Scraped caption text data:
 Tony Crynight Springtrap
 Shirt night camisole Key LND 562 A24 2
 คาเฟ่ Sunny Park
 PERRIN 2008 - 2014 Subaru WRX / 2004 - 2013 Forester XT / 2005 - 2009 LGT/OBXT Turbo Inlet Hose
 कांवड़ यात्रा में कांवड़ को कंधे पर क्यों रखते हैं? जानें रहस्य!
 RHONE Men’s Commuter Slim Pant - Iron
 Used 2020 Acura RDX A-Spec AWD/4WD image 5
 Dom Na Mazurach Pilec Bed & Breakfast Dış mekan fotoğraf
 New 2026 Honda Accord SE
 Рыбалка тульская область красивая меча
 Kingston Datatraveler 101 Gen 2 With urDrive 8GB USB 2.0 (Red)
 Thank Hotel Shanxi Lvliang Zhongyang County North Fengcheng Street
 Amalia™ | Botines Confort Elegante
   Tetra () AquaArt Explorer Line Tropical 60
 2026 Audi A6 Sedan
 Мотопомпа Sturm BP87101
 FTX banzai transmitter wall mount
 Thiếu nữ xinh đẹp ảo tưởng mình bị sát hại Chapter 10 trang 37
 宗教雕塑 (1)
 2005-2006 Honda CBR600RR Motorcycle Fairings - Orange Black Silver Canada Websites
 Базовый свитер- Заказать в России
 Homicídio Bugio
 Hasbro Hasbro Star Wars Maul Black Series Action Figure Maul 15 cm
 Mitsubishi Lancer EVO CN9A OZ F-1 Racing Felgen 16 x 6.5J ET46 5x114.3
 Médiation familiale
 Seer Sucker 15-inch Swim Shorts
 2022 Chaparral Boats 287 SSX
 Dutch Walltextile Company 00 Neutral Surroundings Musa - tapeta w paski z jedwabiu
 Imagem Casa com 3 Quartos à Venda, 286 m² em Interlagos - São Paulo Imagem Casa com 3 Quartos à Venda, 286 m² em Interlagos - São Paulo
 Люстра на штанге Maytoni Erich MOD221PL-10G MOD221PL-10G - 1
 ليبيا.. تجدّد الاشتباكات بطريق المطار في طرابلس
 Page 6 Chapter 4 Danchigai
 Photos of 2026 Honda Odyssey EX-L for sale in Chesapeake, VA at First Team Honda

### Brief
Each line above needs to be written out again exactly.

### Task result
 Tony Crynight Springtrap
 Shirt night camisole Key LND 562 A24 2
 คาเฟ่ Sunny Park
 PERRIN 2008 - 2014 Subaru WRX / 2004 - 2013 Forester XT / 2005 - 2009 LGT/OBXT Turbo Inlet Hose
 कांवड़ यात्रा में कांवड़ को कंधे पर क्यों रखते हैं? जानें रहस्य!
 RHONE Men’s Commuter Slim Pant - Iron
 Used 2020 Acura RDX A-Spec AWD/4WD image 5
 Dom Na Mazurach Pilec Bed & Breakfast Dış mekan fotoğraf
 New 2026 Honda Accord SE
 Рыбалка тульская область красивая меча
 Kingston Datatraveler 101 Gen 2 With urDrive 8GB USB 2.0 (Red)
 Thank Hotel Shanxi Lvliang Zhongyang County North Fengcheng Street
 Amalia™ | Botines Confort Elegante
   Tetra () AquaArt Explorer Line Tropical 60
 2026 Audi A6 Sedan
 Мотопомпа Sturm BP87101
 FTX banzai transmitter wall mount
 Thiếu nữ xinh đẹp ảo tưởng mình bị sát hại Chapter 10 trang 37
 宗教雕塑 (1)
 2005-2006 Honda CBR600RR Motorcycle Fairings - Orange Black Silver Canada Websites
 Базовый свитер- Заказать в России
 Homicídio Bugio
 Hasbro Hasbro Star Wars Maul Black Series Action Figure Maul 15 cm
 Mitsubishi Lancer EVO CN9A OZ F-1 Racing Felgen 16 x 6.5J ET46 5x114.3
 Médiation familiale
 Seer Sucker 15-inch Swim Shorts
 2022 Chaparral Boats 287 SSX
 Dutch Walltextile Company 00 Neutral Surroundings Musa - tapeta w paski z jedwabiu
 Imagem Casa com 3 Quartos à Venda, 286 m² em Interlagos - São Paulo Imagem Casa com 3 Quartos à Venda, 286 m² em Interlagos - São Paulo
 Люстра на штанге Maytoni Erich MOD221PL-10G MOD221PL-10G - 1
 ليبيا.. تجدّد الاشتباكات بطريق المطار في طرابلس
 Page 6 Chapter 4 Danchigai
 Photos of 2026 Honda Odyssey EX-L for sale in Chesapeake, VA at First Team Honda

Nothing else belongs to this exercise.